Exercise directions | Pull the text of every row below into your answer, character for character, and leave the pictures out.

Information provided |
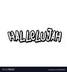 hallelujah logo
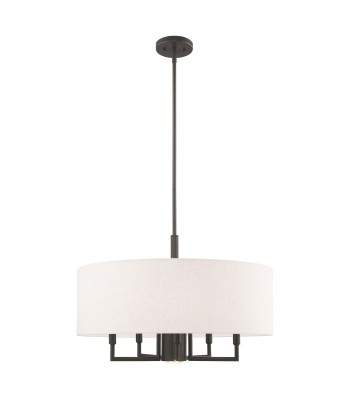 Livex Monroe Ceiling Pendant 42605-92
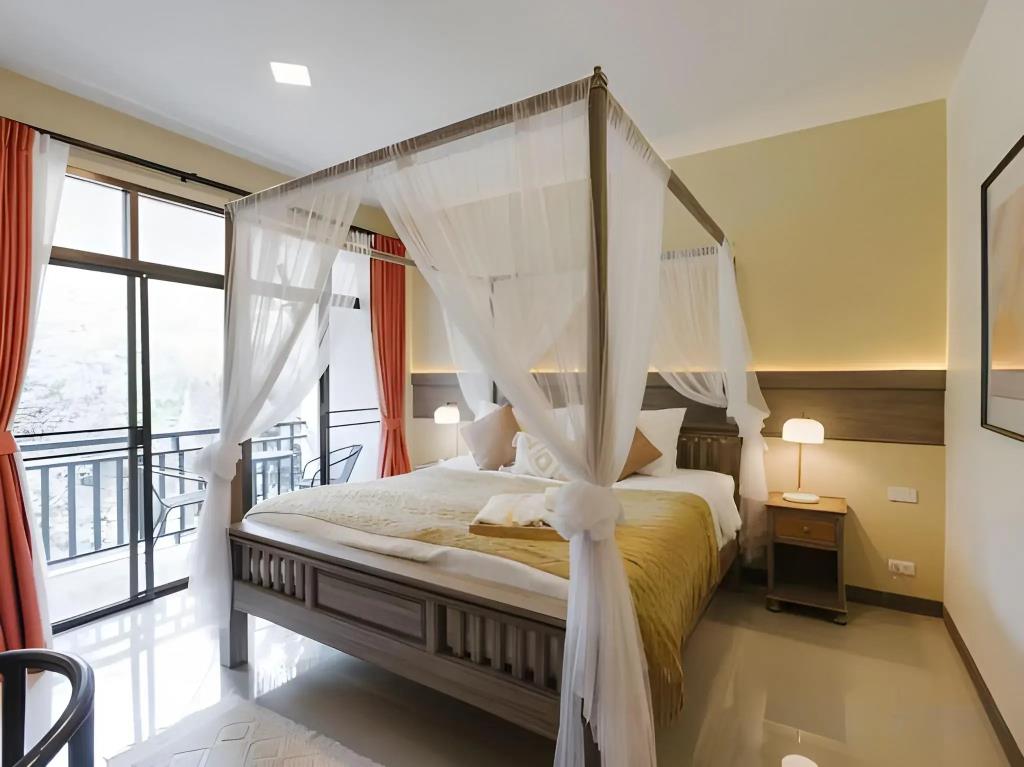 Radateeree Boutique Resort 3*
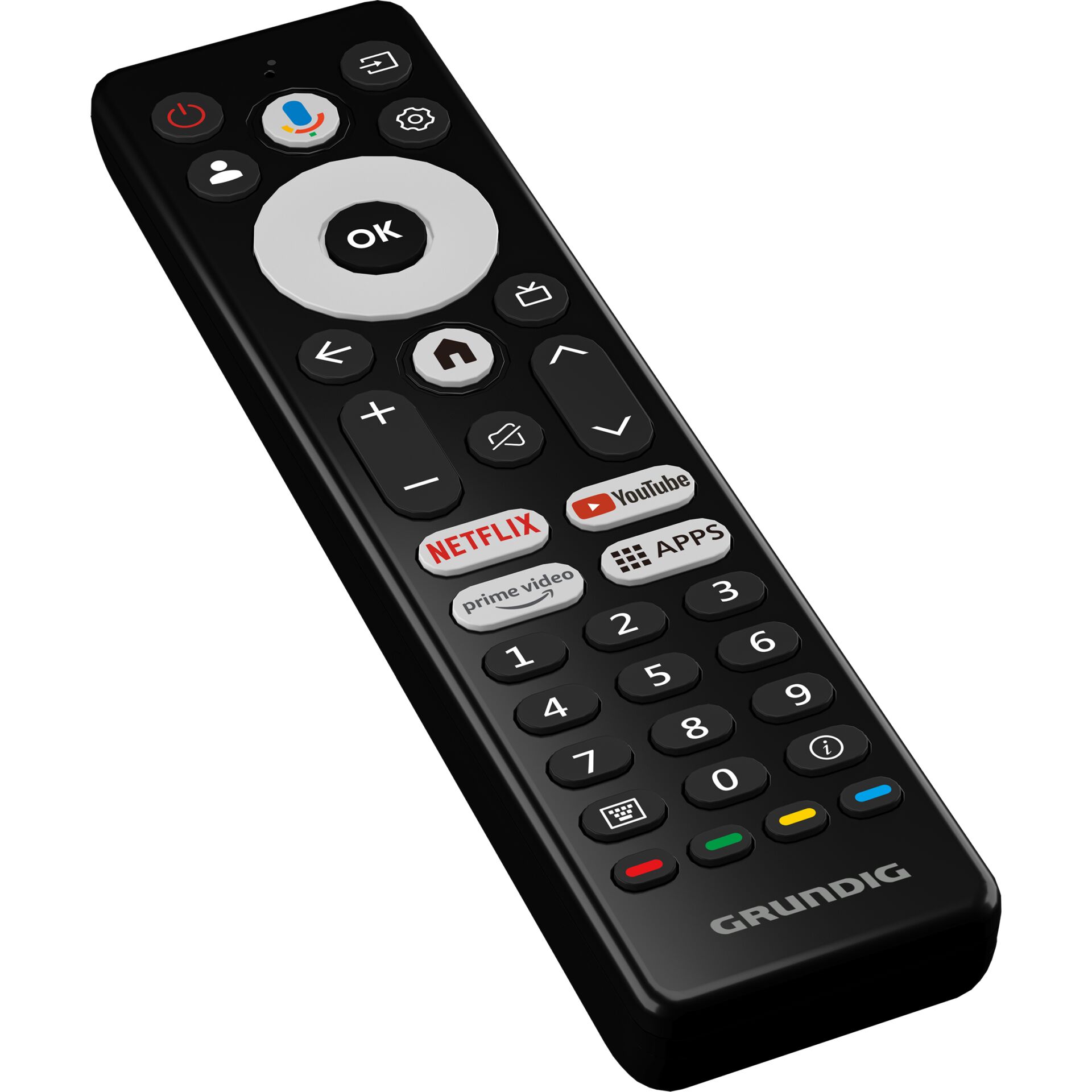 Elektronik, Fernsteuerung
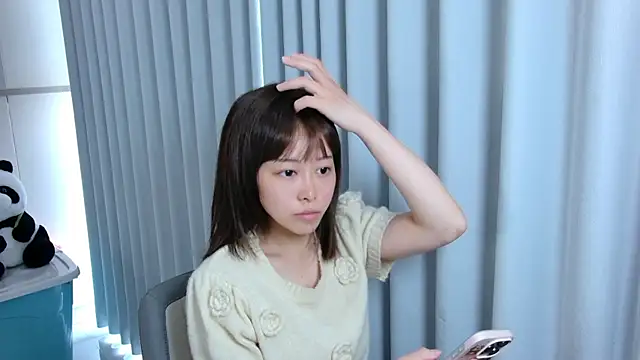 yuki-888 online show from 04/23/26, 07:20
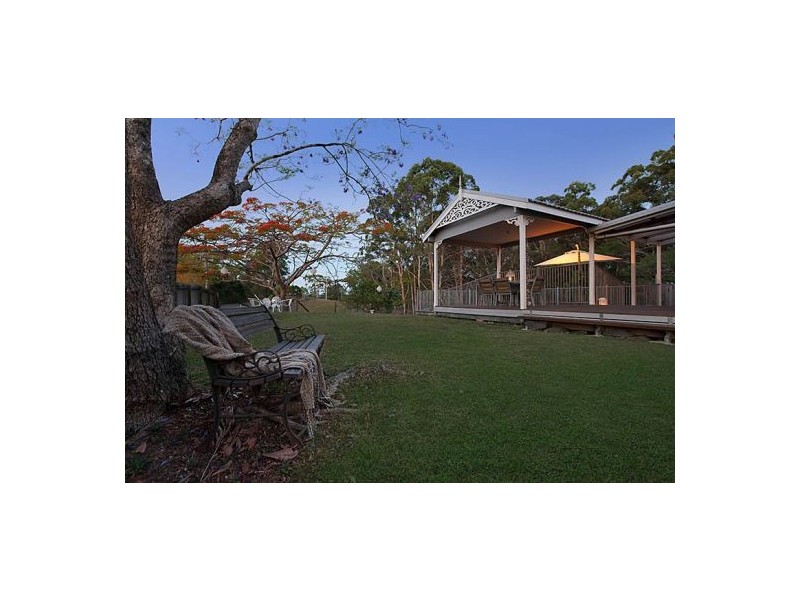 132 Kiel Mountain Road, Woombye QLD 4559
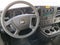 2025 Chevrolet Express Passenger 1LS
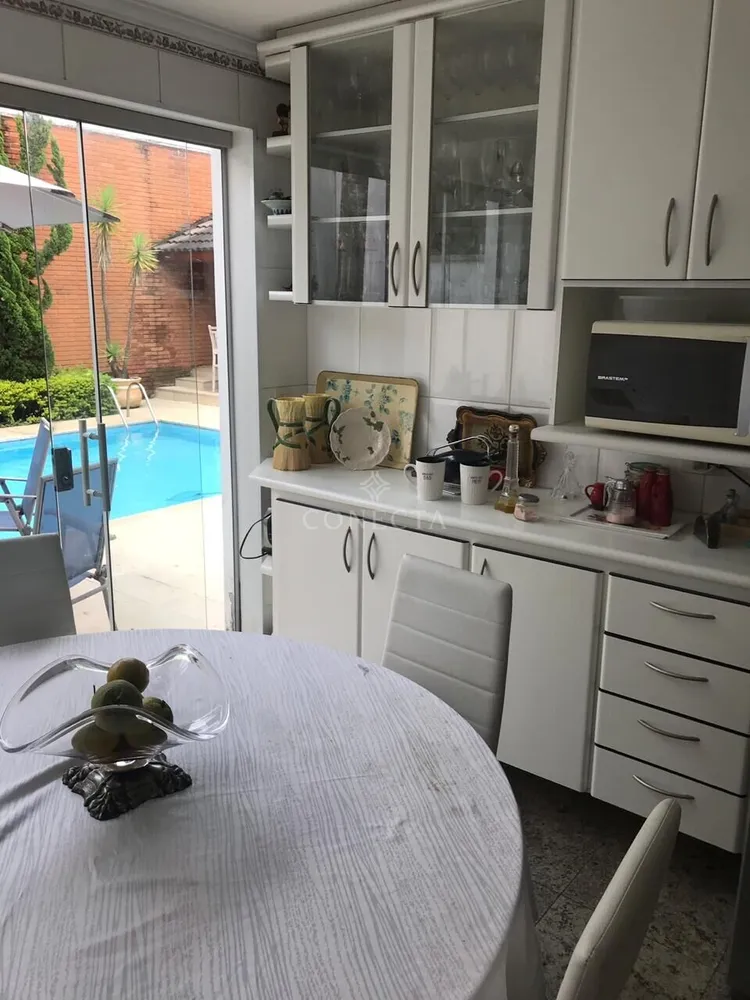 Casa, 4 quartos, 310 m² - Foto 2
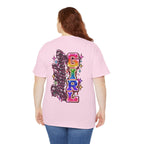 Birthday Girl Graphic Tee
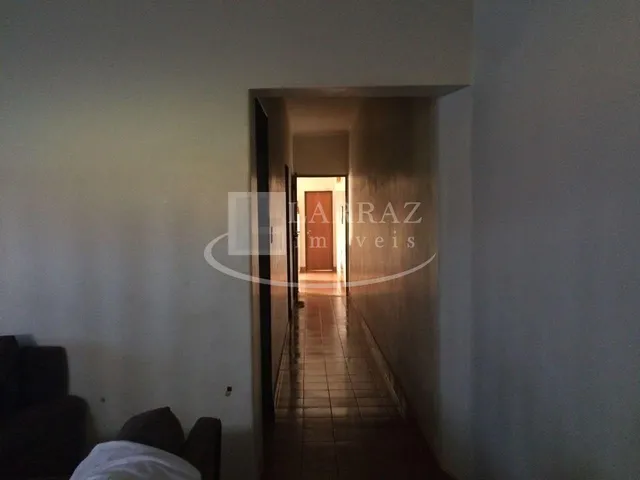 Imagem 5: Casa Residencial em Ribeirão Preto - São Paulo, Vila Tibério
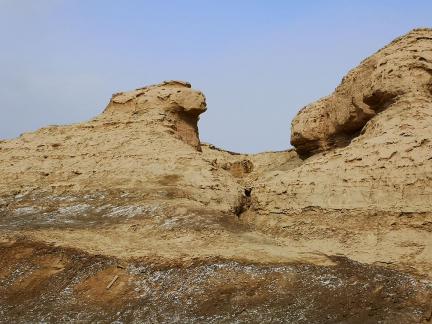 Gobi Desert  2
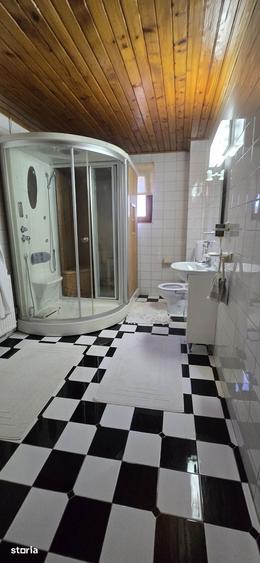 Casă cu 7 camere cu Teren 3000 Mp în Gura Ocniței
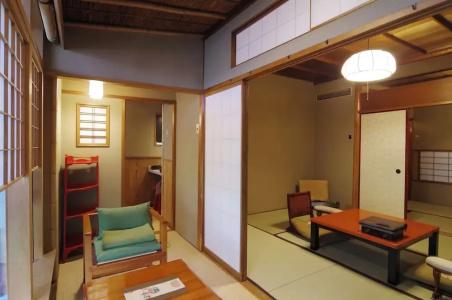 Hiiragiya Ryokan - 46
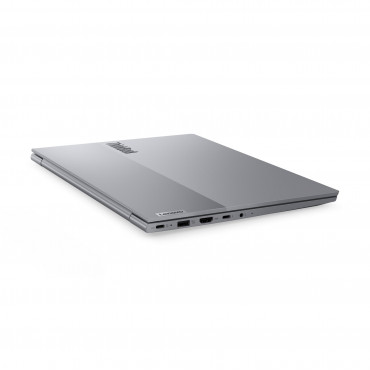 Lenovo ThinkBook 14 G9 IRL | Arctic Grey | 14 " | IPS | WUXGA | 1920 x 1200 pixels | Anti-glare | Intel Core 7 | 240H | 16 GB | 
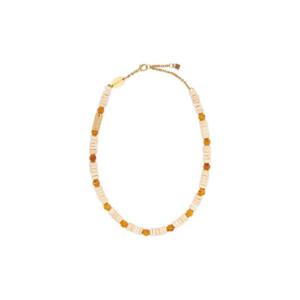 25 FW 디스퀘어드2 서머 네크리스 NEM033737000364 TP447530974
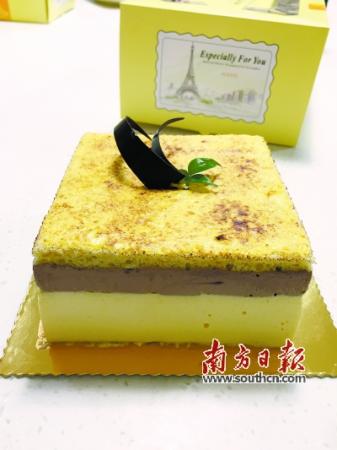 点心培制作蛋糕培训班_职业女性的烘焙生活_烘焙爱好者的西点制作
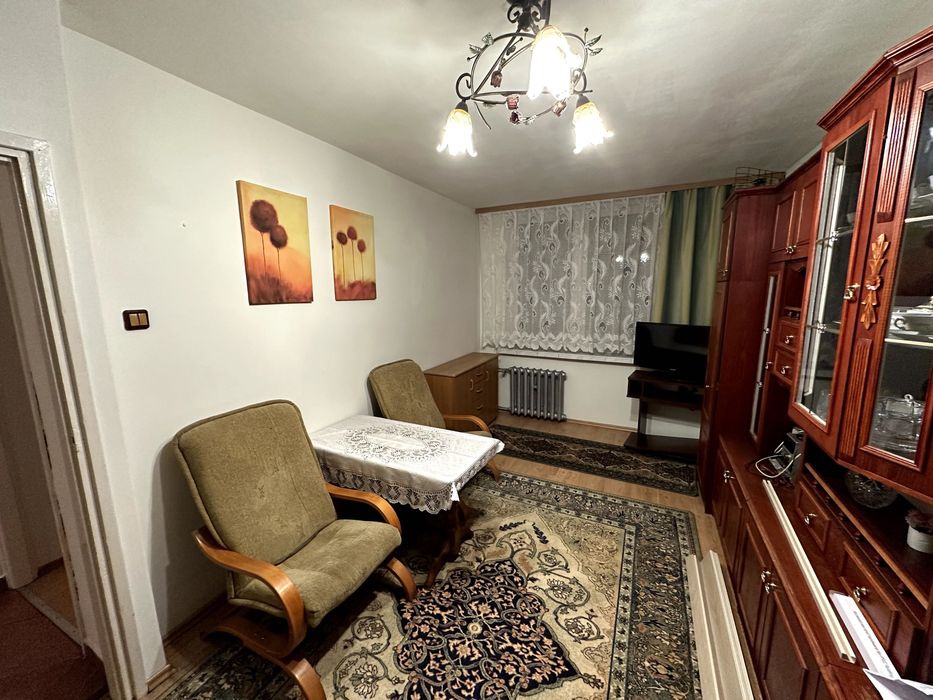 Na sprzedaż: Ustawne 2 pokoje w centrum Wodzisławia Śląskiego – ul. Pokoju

Task result |
 hallelujah logo
 Livex Monroe Ceiling Pendant 42605-92
 Radateeree Boutique Resort 3*
 Elektronik, Fernsteuerung
 yuki-888 online show from 04/23/26, 07:20
 132 Kiel Mountain Road, Woombye QLD 4559
 2025 Chevrolet Express Passenger 1LS
 Casa, 4 quartos, 310 m² - Foto 2
 Birthday Girl Graphic Tee
 Imagem 5: Casa Residencial em Ribeirão Preto - São Paulo, Vila Tibério
 Gobi Desert  2
 Casă cu 7 camere cu Teren 3000 Mp în Gura Ocniței
 Hiiragiya Ryokan - 46
 Lenovo ThinkBook 14 G9 IRL | Arctic Grey | 14 " | IPS | WUXGA | 1920 x 1200 pixels | Anti-glare | Intel Core 7 | 240H | 16 GB | 
 25 FW 디스퀘어드2 서머 네크리스 NEM033737000364 TP447530974
 点心培制作蛋糕培训班_职业女性的烘焙生活_烘焙爱好者的西点制作
 Na sprzedaż: Ustawne 2 pokoje w centrum Wodzisławia Śląskiego – ul. Pokoju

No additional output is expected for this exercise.